Proposal for C2y
WG14 3268
Title: Named loops, v2
Author, affiliation: Alex Celeste, Perforce
Date: 2023-11-30
Proposal category: New feature
Target audience: Compiler implementers, users
The loop exit keywords break
and continue
in C only work with the most
immediate enclosing loop or switch
structure. This proposal introduces a
named loop syntax consistent with other languages which allows breaking out
of control structures outside of the immediately enclosing one, by passing the
target loop of the jump by name.
Reply-to: Alex Celeste (aceleste@perforce.com)
Document No: N3268
Revises: N3195
Date: 2024-05-30
- rebase wording on C2y draft
- remove ambiguity that appeared to allow
break
from withinif
- discuss the choice for label position
- original proposal, but refer back to N2859
A facility for breaking out of outer loops that enclose an immediately-nested one is a frequently-requested feature for C. This feature is found in other languages and is a handy way to make clear where the intended result of a loop exiting jump is actually intended to be.

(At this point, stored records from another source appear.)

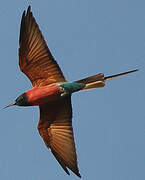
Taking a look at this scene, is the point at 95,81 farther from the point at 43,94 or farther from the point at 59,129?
the point at 59,129

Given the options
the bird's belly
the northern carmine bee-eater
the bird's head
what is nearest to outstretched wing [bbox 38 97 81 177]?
the northern carmine bee-eater

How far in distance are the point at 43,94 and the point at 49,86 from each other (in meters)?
0.28

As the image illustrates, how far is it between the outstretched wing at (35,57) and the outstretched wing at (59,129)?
2.37 ft

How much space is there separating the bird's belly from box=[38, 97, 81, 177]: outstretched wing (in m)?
0.46

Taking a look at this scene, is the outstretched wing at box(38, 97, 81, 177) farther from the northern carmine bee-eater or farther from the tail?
the tail

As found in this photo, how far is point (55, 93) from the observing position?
36.2 feet

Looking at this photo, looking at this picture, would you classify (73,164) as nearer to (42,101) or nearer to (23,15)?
(42,101)

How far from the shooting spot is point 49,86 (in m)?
11.1

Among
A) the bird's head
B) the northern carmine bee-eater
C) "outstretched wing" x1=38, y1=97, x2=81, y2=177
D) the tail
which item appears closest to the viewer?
the tail

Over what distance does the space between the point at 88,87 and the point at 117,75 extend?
2.74ft

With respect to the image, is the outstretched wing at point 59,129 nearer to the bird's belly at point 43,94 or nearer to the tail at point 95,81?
the bird's belly at point 43,94

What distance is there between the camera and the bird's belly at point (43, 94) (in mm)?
10992

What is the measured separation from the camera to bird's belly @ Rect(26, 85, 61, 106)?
10992 mm

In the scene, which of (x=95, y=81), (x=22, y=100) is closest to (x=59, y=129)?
(x=22, y=100)
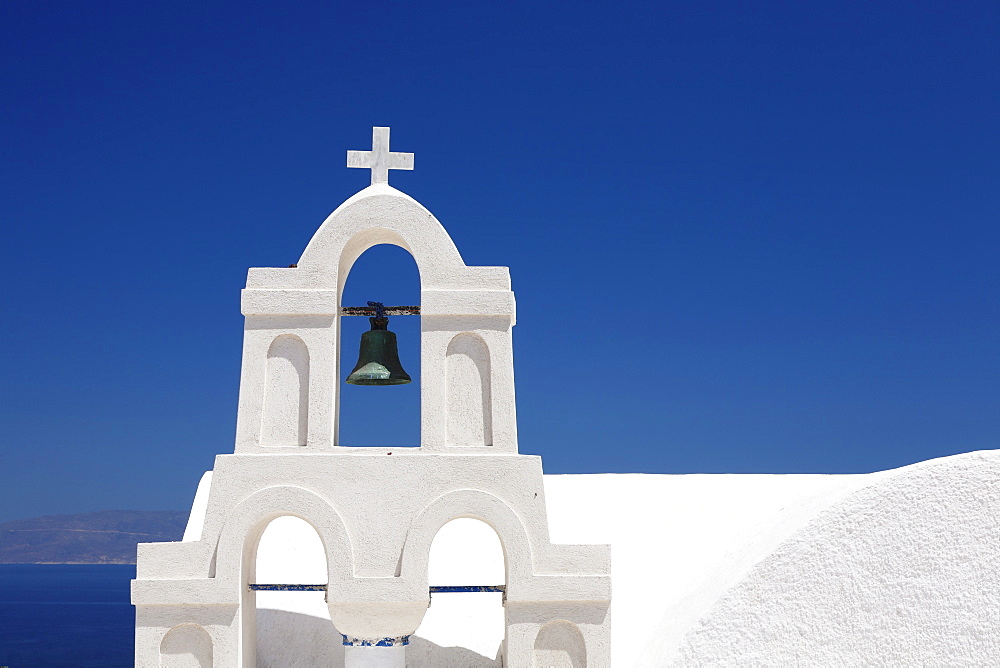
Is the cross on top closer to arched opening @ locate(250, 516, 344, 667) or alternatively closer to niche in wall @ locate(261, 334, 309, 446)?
niche in wall @ locate(261, 334, 309, 446)

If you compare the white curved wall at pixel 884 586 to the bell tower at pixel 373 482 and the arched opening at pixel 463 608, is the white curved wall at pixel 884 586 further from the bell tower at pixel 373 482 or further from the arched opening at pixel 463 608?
the arched opening at pixel 463 608

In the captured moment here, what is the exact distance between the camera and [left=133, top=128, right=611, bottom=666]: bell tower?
8.41 m

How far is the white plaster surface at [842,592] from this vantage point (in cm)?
817

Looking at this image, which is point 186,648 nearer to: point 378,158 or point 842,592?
point 378,158

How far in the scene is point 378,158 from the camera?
364 inches

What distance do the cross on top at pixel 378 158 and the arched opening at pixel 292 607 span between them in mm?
3987

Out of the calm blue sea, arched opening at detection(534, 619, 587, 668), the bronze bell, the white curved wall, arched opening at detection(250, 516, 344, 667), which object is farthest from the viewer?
the calm blue sea

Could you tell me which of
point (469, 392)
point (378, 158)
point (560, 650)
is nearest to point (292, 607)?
point (560, 650)

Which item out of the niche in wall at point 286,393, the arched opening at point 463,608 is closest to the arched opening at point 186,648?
the niche in wall at point 286,393

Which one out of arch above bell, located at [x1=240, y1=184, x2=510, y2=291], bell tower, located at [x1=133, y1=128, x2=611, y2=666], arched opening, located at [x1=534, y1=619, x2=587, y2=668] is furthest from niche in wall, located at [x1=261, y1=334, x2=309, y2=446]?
arched opening, located at [x1=534, y1=619, x2=587, y2=668]

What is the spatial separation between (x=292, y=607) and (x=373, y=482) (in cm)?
315

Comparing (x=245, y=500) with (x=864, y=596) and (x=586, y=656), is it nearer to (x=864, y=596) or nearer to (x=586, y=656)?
(x=586, y=656)

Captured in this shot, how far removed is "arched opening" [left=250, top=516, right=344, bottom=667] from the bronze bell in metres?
2.11

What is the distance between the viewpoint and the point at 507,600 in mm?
8492
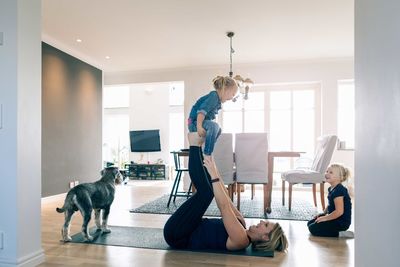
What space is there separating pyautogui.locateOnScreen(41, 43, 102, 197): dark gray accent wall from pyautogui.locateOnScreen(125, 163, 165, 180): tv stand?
2.82m

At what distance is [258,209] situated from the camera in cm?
395

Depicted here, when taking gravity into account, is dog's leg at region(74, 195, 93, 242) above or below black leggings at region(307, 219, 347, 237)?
above

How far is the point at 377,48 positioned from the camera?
1.20 metres

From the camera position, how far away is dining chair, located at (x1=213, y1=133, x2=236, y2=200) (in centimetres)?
371

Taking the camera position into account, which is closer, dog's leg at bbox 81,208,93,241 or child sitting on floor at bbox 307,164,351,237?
dog's leg at bbox 81,208,93,241

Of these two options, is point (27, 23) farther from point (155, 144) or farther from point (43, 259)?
point (155, 144)

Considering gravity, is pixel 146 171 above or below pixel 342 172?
below

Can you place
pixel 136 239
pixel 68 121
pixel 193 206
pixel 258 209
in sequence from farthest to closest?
pixel 68 121
pixel 258 209
pixel 136 239
pixel 193 206

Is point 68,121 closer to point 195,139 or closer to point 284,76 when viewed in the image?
point 195,139

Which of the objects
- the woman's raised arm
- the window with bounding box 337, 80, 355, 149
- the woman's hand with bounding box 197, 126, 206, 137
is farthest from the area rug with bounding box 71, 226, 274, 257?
the window with bounding box 337, 80, 355, 149

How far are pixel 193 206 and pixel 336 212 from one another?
1.46 m

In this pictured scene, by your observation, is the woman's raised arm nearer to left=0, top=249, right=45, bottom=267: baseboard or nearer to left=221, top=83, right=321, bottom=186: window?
left=0, top=249, right=45, bottom=267: baseboard

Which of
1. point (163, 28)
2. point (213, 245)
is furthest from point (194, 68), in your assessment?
point (213, 245)

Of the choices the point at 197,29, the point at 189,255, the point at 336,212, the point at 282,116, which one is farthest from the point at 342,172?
the point at 282,116
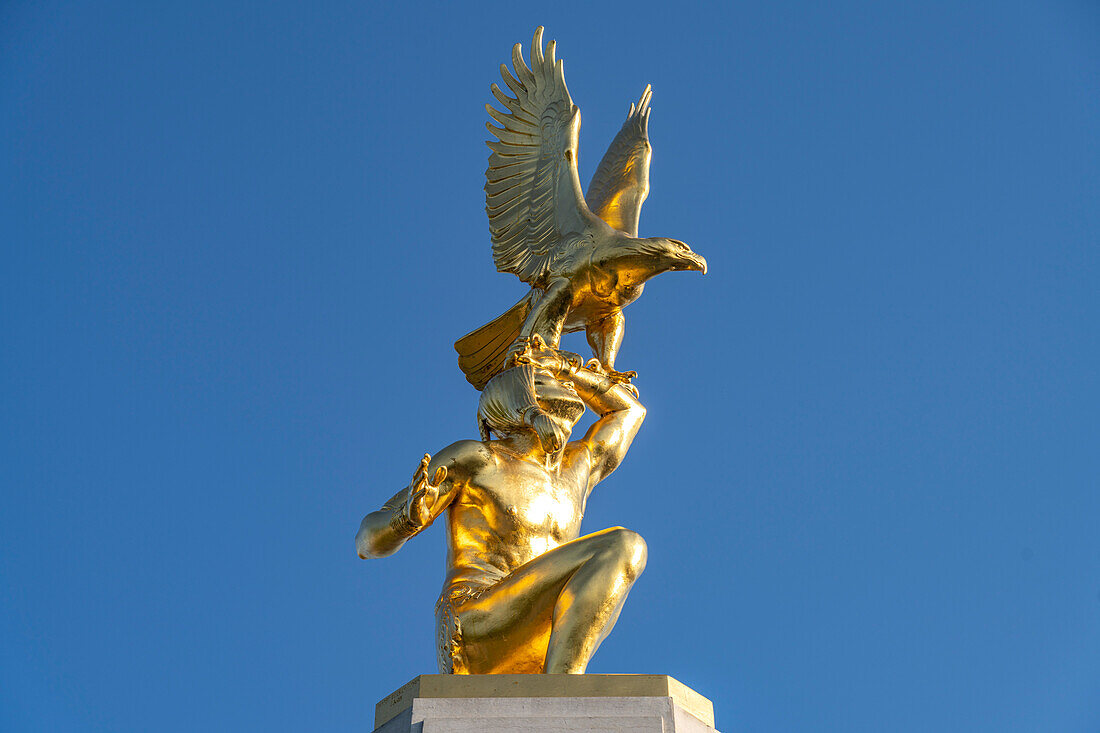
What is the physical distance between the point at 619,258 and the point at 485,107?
1803 mm

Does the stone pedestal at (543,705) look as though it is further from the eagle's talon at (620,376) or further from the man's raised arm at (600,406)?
the eagle's talon at (620,376)

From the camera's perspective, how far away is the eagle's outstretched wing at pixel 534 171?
7492mm

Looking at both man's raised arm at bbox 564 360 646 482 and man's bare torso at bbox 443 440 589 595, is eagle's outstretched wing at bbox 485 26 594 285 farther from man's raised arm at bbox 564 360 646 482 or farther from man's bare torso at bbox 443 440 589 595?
man's bare torso at bbox 443 440 589 595

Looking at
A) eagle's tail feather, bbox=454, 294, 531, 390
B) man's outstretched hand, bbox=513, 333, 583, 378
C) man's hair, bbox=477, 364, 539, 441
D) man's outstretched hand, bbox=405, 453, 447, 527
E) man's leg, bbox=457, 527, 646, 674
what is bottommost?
man's leg, bbox=457, 527, 646, 674

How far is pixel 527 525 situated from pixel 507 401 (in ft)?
2.36

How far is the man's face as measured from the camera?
647cm

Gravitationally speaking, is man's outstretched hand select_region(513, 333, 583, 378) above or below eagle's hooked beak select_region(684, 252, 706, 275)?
below

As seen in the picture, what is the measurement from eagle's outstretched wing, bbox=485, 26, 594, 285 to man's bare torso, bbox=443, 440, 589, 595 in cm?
152

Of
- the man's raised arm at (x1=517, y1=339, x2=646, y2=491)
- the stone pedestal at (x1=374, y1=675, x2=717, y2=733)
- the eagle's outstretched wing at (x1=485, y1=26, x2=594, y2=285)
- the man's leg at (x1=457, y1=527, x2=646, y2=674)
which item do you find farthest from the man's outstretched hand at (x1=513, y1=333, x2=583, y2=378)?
the stone pedestal at (x1=374, y1=675, x2=717, y2=733)

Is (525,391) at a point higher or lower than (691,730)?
higher

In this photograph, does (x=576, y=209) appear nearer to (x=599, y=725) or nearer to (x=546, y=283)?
(x=546, y=283)

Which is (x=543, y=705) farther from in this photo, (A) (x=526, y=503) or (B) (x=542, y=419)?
(B) (x=542, y=419)

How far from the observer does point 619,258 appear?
278 inches

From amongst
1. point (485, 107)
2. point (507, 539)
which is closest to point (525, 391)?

Much of the rationale for the feature itself, the ability to break out of more
than one nested control structure while sticking to descriptive, structured jump
statements rather than falling back to goto
, was already discussed in N2859
by Steenberg. It is widely accepted that the need to be able to do this is
widely needed - any example with two nested loops can easily be constructed -
but is not necessarily easy to express in a way that is pleasing to the C user
(wither reader or writer), and most of the options significantly reduce the
readability of the loop over simply
for (int i = 0; i < IK; ++ i) {
for (int j = 0; j < JK; ++ j) {
if (cond)
just_give_up; // <- this is difficult to make elegant
}
}
Steenberg proposed break break
, which was rejected by the Committee on
multiple different grounds (it has no precedent; it is context-dependent; it is
subjectively ugly to most of the reviewers; it is harder to read; etc.). In the
past, previous proposals have also suggested passing a constant numeric
parameter to break
or continue
, which suffers from essentially all of the
same problems - it has no precedent, and is completely context-dependent, which
means it cannot reliably be used in combination with macros because intervening
lines of code can arbitrarily change the jump target.
break break;
is essentially the same proposal as break N;
, but encoded in
the repetition of the break
keyword rather than as an expression operand. The
core problem of the two proposals is therefore identical:
for (int i = 0; i < IK; ++ i) {
for (int j = 0; j < JK; ++ j) {
if (cond)
break 2; // clear enough for now
// (several pages of in and out)
if (cond)
break 3; // ...how much do you trust the indent level?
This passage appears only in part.